• **ACTION ITEM A**
Restate word for word the passage of the OCK Group article from "IN the face" up to and including "back to carriers.".

• **PAGE EXTRACT**

- Opening Delimiter -

IN the face of a margin squeeze at home, OCK Group Bhd is finding its way to greener pastures abroad, riding the growing investment in telecommunication infrastructure in the region. 

The group has expanded aggressively overseas in the last three years. Indeed, its ventures into other Asean markets have not only provided a fresh source of earnings growth but also a recurring income stream as OCK builds, owns and leases telecom towers back to carriers.

Multinational companies are eyeing a slice of the action in infrastructure development in Asean countries like Indonesia, Myanmar, Vietnam, Cambodia and Laos, including telecommunications projects. That will augur well for companies like OCK, whose core business is building telecom towers.   

“The telecommunications industry in Myanmar has grown tremendously over the past few years, and it still presents enormous growth opportunities in view of the growing demand for more telecommunications towers,” says managing director Sam Ooi Chin Khoon, who founded the company in 2000. 

OCK’s profit margins (see charts) have been declining despite an impressive double-digit compound annual growth rate (CAGR) in revenue in the past five years. Its profit growth in the financial year ended Dec 31, 2013 (FY2013) was flattish at 3.3% and could well have remained flat in FY2014 if not for the overseas contribution.

Nonetheless, pre-tax profit for FY2015 surged 57% to RM37.3 million. It is worth noting that, excluding the revaluation gain of RM4.7 million, core margins for local operations saw a marked contraction in 2015, even though domestic sales jumped 51.5% to RM265.2 million.

Currently, its biggest overseas contribution is derived from Indonesia with the 85% stake OCK bought in PT Putra Mulia Telecommunication in September 2014 for RM21.3 million.

Putra Mulia, an Indonesian tower maintenance company, currently manages 20,000 sites and commands a substantial 26% market share in the archipelago. The subsidiary helped to raise the proportion of recurring income to OCK’s total FY2015 revenue to 18% and overseas revenue contribution to 17%.

But its biggest break came last December, after its 70%-owned subsidiary signed a master services agreement with Telenor Myanmar, a subsidiary of the Norwegian Telenor Group, to build and lease 920 towers in the country for an initial term of 12 years. The US$75 million project, OCK’s maiden greenfield project outside of Malaysia, will expand its tower ownership from 200 to 1,120 and shift its business model from building towers to asset ownership.

“We have started handing over sites to Telenor and are on track to complete the 920 sites this year,” says Ooi, who controls 39.8% in OCK through Aliran Armada Sdn Bhd.

- Closing Delimiter -

• **ACTION ITEM B**
Quote all of the website fragment rows below word for word, leaving the pictures out of your answer.

Short text fragments taken from websites:
- Opening Delimiter -

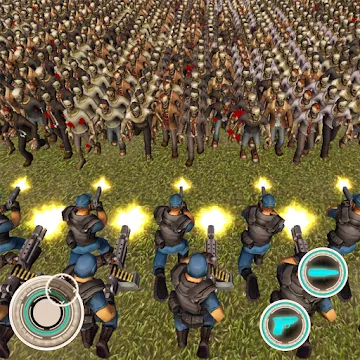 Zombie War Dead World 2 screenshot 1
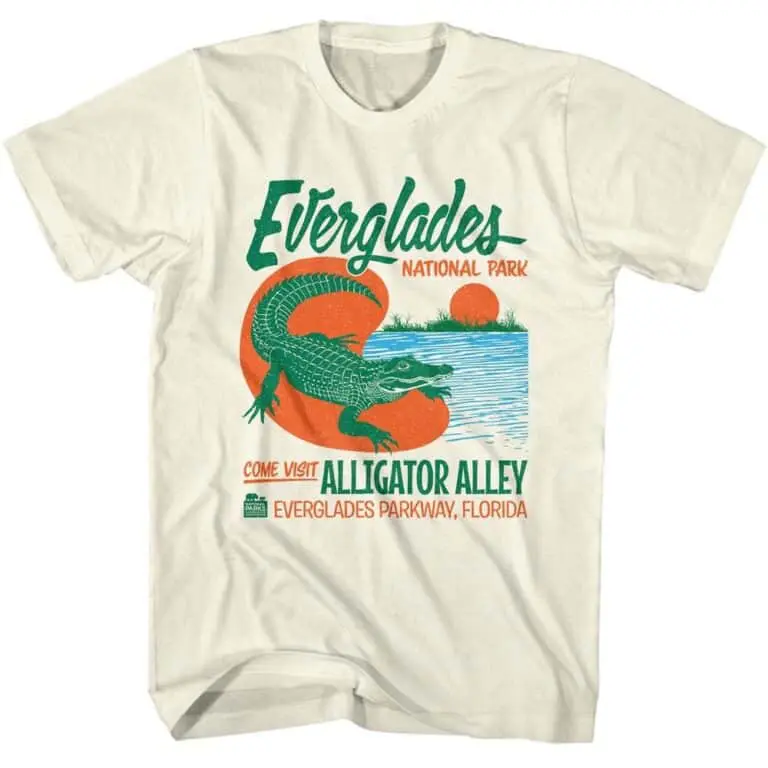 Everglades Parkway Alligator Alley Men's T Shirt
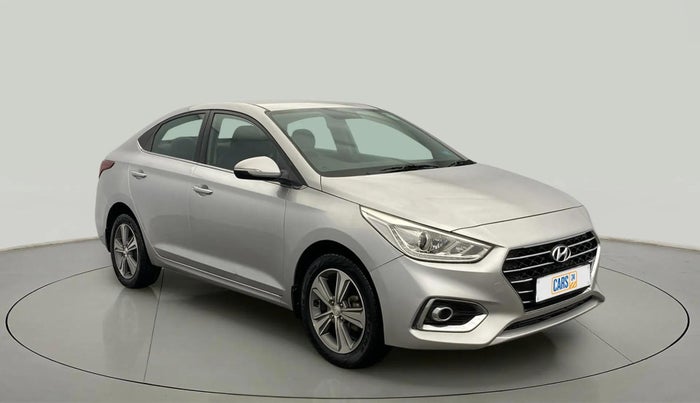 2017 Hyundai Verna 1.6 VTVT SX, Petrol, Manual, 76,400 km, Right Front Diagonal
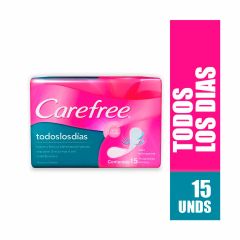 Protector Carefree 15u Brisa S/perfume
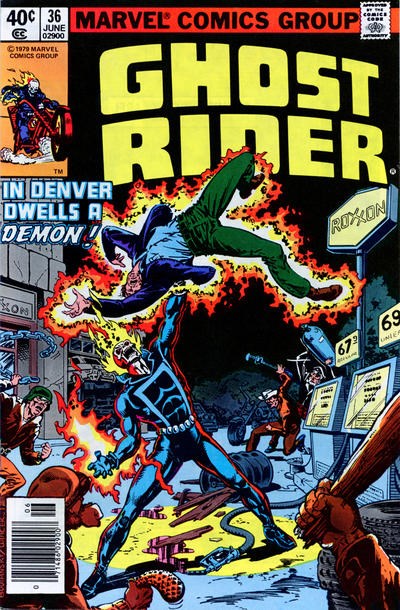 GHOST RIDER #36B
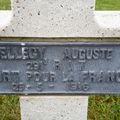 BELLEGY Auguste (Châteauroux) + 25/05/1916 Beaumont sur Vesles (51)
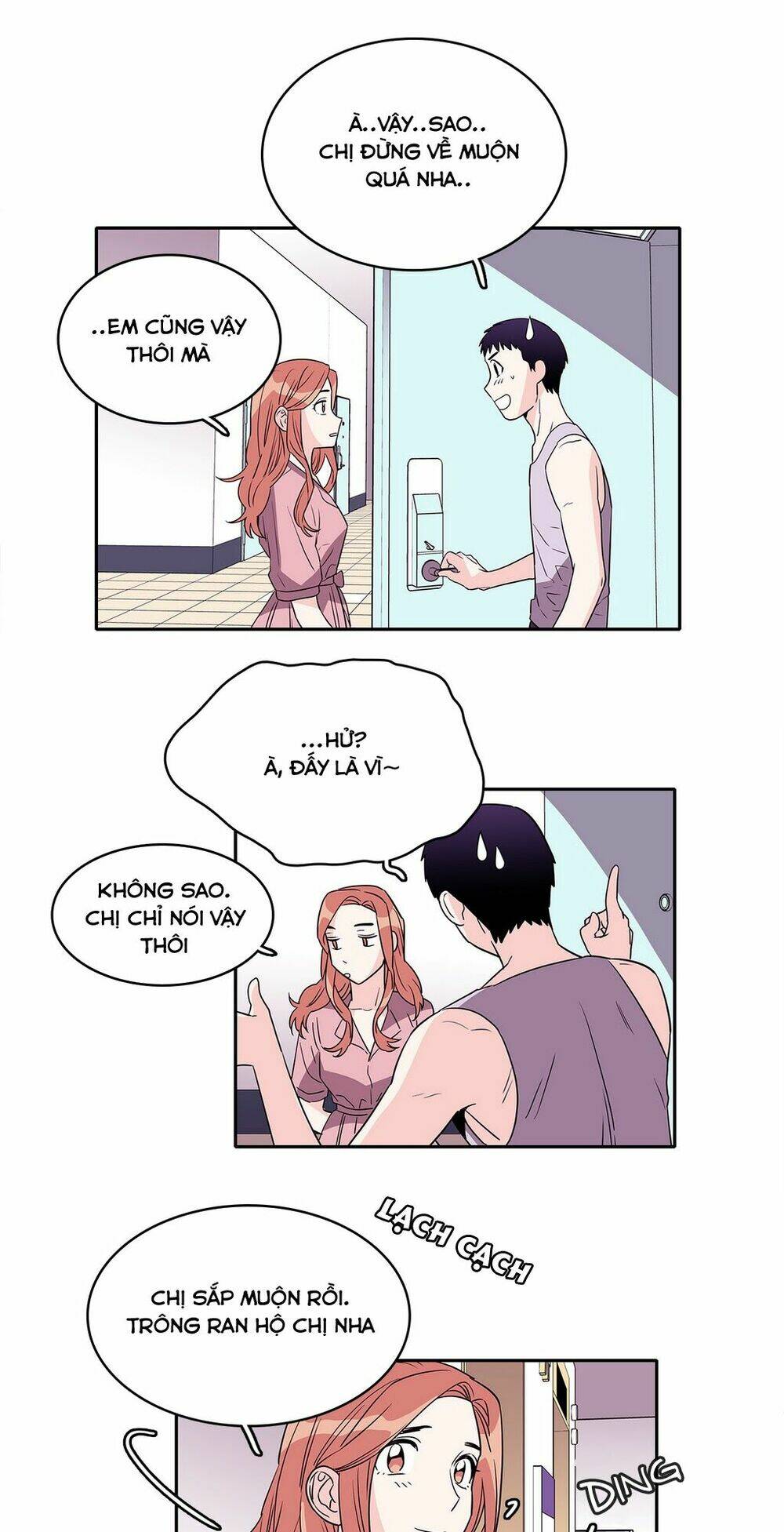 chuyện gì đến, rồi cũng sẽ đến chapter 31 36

- Closing Delimiter -

• **TASK RESULT A**
IN the face of a margin squeeze at home, OCK Group Bhd is finding its way to greener pastures abroad, riding the growing investment in telecommunication infrastructure in the region. 

The group has expanded aggressively overseas in the last three years. Indeed, its ventures into other Asean markets have not only provided a fresh source of earnings growth but also a recurring income stream as OCK builds, owns and leases telecom towers back to carriers.

• **TASK RESULT B**
 Zombie War Dead World 2 screenshot 1
 Everglades Parkway Alligator Alley Men's T Shirt
 2017 Hyundai Verna 1.6 VTVT SX, Petrol, Manual, 76,400 km, Right Front Diagonal
 Protector Carefree 15u Brisa S/perfume
 GHOST RIDER #36B
 BELLEGY Auguste (Châteauroux) + 25/05/1916 Beaumont sur Vesles (51)
 chuyện gì đến, rồi cũng sẽ đến chapter 31 36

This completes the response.